● **Aim**:
Render every line of the rows below as a JSON list of strings, one string per line, with blank lines omitted.

● **Source data**:
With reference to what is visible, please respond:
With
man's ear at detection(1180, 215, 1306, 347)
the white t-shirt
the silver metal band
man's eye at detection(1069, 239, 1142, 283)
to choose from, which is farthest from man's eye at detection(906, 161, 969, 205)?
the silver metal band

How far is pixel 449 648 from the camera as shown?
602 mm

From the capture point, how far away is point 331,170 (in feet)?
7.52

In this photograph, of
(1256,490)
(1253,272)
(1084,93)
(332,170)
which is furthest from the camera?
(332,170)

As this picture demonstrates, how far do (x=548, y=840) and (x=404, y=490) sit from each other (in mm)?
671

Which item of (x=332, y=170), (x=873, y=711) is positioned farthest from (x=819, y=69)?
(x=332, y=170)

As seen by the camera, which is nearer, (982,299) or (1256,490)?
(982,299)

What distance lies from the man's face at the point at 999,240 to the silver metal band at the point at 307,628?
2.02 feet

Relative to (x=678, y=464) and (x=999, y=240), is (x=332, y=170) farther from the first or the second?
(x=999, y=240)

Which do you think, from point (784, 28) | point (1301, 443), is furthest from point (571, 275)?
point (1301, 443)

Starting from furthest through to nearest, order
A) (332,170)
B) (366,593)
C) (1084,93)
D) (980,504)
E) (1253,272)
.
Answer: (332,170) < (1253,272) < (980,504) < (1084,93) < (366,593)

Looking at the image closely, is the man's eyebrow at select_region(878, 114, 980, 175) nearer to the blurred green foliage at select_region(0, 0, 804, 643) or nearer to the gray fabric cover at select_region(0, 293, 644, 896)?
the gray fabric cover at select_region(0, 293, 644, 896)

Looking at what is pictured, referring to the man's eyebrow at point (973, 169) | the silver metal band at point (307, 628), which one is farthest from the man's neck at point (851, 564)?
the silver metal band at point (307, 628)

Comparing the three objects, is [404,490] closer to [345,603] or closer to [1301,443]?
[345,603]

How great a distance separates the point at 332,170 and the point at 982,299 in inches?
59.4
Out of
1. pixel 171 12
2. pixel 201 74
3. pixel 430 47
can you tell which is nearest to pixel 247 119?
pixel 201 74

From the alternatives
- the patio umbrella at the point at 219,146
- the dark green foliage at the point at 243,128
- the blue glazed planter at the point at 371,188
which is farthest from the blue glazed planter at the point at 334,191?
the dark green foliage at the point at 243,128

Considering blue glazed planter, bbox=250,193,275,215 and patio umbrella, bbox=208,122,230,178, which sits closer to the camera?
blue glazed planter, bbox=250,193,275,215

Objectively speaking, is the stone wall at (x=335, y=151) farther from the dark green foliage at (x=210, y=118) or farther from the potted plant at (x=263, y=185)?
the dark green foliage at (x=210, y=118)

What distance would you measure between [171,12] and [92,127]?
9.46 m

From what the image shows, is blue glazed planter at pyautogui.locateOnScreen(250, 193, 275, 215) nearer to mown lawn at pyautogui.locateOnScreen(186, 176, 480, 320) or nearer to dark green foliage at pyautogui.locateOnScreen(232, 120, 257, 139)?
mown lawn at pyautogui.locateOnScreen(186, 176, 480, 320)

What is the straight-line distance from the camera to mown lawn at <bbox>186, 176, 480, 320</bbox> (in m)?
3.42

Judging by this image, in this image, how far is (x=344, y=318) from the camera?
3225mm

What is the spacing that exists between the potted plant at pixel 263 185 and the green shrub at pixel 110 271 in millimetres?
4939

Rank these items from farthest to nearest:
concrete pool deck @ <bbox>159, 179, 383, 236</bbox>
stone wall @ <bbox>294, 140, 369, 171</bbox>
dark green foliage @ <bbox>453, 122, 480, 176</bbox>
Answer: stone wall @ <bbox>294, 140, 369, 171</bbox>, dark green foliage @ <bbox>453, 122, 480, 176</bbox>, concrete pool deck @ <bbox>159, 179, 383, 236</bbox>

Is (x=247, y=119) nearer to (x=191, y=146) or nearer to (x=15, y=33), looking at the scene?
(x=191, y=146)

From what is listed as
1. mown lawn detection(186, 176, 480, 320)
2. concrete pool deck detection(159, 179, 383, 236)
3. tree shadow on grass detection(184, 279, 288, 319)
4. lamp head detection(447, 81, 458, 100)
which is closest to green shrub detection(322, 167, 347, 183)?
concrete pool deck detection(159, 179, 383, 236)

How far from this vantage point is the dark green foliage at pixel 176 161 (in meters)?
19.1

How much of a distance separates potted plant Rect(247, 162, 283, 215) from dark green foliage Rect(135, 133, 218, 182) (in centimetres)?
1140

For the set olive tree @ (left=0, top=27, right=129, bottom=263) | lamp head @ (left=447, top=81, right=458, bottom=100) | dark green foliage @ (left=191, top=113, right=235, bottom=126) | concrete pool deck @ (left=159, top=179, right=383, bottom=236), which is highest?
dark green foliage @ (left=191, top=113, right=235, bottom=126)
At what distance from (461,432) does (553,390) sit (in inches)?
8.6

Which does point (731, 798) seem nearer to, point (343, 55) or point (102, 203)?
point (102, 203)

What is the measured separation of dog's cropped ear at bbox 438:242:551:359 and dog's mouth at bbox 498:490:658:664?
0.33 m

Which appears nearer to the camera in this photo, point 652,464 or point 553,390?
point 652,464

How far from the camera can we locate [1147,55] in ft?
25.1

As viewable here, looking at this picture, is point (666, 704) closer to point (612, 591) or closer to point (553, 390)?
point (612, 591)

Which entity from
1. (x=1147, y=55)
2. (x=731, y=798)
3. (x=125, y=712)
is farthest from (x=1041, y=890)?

● **Result of the exercise**:
[
  "With reference to what is visible, please respond:",
  "With",
  "man's ear at detection(1180, 215, 1306, 347)",
  "the white t-shirt",
  "the silver metal band",
  "man's eye at detection(1069, 239, 1142, 283)",
  "to choose from, which is farthest from man's eye at detection(906, 161, 969, 205)?",
  "the silver metal band",
  "How far is pixel 449 648 from the camera as shown?",
  "602 mm",
  "From the capture point, how far away is point 331,170 (in feet)?",
  "7.52",
  "In this photograph, of",
  "(1256,490)",
  "(1253,272)",
  "(1084,93)",
  "(332,170)",
  "which is furthest from the camera?",
  "(332,170)",
  "As this picture demonstrates, how far do (x=548, y=840) and (x=404, y=490) sit from each other (in mm)?",
  "671",
  "Which item of (x=332, y=170), (x=873, y=711) is positioned farthest from (x=819, y=69)?",
  "(x=332, y=170)",
  "As seen by the camera, which is nearer, (982,299) or (1256,490)?",
  "(982,299)",
  "What distance lies from the man's face at the point at 999,240 to the silver metal band at the point at 307,628?",
  "2.02 feet",
  "Relative to (x=678, y=464) and (x=999, y=240), is (x=332, y=170) farther from the first or the second?",
  "(x=999, y=240)",
  "Which do you think, from point (784, 28) | point (1301, 443), is furthest from point (571, 275)?",
  "point (1301, 443)",
  "Starting from furthest through to nearest, order",
  "A) (332,170)",
  "B) (366,593)",
  "C) (1084,93)",
  "D) (980,504)",
  "E) (1253,272)",
  ".",
  "Answer: (332,170) < (1253,272) < (980,504) < (1084,93) < (366,593)",
  "Looking at the image closely, is the man's eyebrow at select_region(878, 114, 980, 175) nearer to the blurred green foliage at select_region(0, 0, 804, 643) or nearer to the gray fabric cover at select_region(0, 293, 644, 896)?",
  "the gray fabric cover at select_region(0, 293, 644, 896)",
  "Looking at what is pictured, referring to the man's eyebrow at point (973, 169) | the silver metal band at point (307, 628), which one is farthest from the man's neck at point (851, 564)?",
  "the silver metal band at point (307, 628)",
  "Comparing the three objects, is [404,490] closer to [345,603] or closer to [1301,443]?",
  "[345,603]",
  "How great a distance separates the point at 332,170 and the point at 982,299 in inches?",
  "59.4",
  "Out of",
  "1. pixel 171 12",
  "2. pixel 201 74",
  "3. pixel 430 47",
  "can you tell which is nearest to pixel 247 119?",
  "pixel 201 74",
  "From the alternatives",
  "- the patio umbrella at the point at 219,146",
  "- the dark green foliage at the point at 243,128",
  "- the blue glazed planter at the point at 371,188",
  "which is farthest from the blue glazed planter at the point at 334,191?",
  "the dark green foliage at the point at 243,128",
  "Considering blue glazed planter, bbox=250,193,275,215 and patio umbrella, bbox=208,122,230,178, which sits closer to the camera?",
  "blue glazed planter, bbox=250,193,275,215",
  "Objectively speaking, is the stone wall at (x=335, y=151) farther from the dark green foliage at (x=210, y=118) or farther from the potted plant at (x=263, y=185)?",
  "the dark green foliage at (x=210, y=118)",
  "What distance would you measure between [171,12] and [92,127]?",
  "9.46 m",
  "From what the image shows, is blue glazed planter at pyautogui.locateOnScreen(250, 193, 275, 215) nearer to mown lawn at pyautogui.locateOnScreen(186, 176, 480, 320) or nearer to dark green foliage at pyautogui.locateOnScreen(232, 120, 257, 139)?",
  "mown lawn at pyautogui.locateOnScreen(186, 176, 480, 320)",
  "What is the straight-line distance from the camera to mown lawn at <bbox>186, 176, 480, 320</bbox> (in m)?",
  "3.42",
  "Judging by this image, in this image, how far is (x=344, y=318) from the camera?",
  "3225mm",
  "What is the spacing that exists between the potted plant at pixel 263 185 and the green shrub at pixel 110 271 in millimetres?",
  "4939",
  "Rank these items from farthest to nearest:",
  "concrete pool deck @ <bbox>159, 179, 383, 236</bbox>",
  "stone wall @ <bbox>294, 140, 369, 171</bbox>",
  "dark green foliage @ <bbox>453, 122, 480, 176</bbox>",
  "Answer: stone wall @ <bbox>294, 140, 369, 171</bbox>, dark green foliage @ <bbox>453, 122, 480, 176</bbox>, concrete pool deck @ <bbox>159, 179, 383, 236</bbox>",
  "Is (x=247, y=119) nearer to (x=191, y=146) or nearer to (x=15, y=33), looking at the scene?",
  "(x=191, y=146)",
  "From what is listed as",
  "1. mown lawn detection(186, 176, 480, 320)",
  "2. concrete pool deck detection(159, 179, 383, 236)",
  "3. tree shadow on grass detection(184, 279, 288, 319)",
  "4. lamp head detection(447, 81, 458, 100)",
  "which is closest to green shrub detection(322, 167, 347, 183)?",
  "concrete pool deck detection(159, 179, 383, 236)",
  "How far from this vantage point is the dark green foliage at pixel 176 161 (in meters)?",
  "19.1",
  "How much of a distance separates potted plant Rect(247, 162, 283, 215) from dark green foliage Rect(135, 133, 218, 182) (in centimetres)?",
  "1140",
  "For the set olive tree @ (left=0, top=27, right=129, bottom=263) | lamp head @ (left=447, top=81, right=458, bottom=100) | dark green foliage @ (left=191, top=113, right=235, bottom=126) | concrete pool deck @ (left=159, top=179, right=383, bottom=236), which is highest?",
  "dark green foliage @ (left=191, top=113, right=235, bottom=126)",
  "At what distance from (461,432) does (553,390) sit (in inches)?",
  "8.6",
  "Which does point (731, 798) seem nearer to, point (343, 55) or point (102, 203)?",
  "point (102, 203)",
  "What is the measured separation of dog's cropped ear at bbox 438:242:551:359 and dog's mouth at bbox 498:490:658:664?",
  "0.33 m",
  "Which appears nearer to the camera in this photo, point 652,464 or point 553,390?",
  "point 652,464",
  "How far from the camera can we locate [1147,55] in ft?",
  "25.1",
  "As viewable here, looking at this picture, is point (666, 704) closer to point (612, 591) or closer to point (553, 390)?",
  "point (612, 591)",
  "Which entity from",
  "1. (x=1147, y=55)",
  "2. (x=731, y=798)",
  "3. (x=125, y=712)",
  "is farthest from (x=1041, y=890)?"
]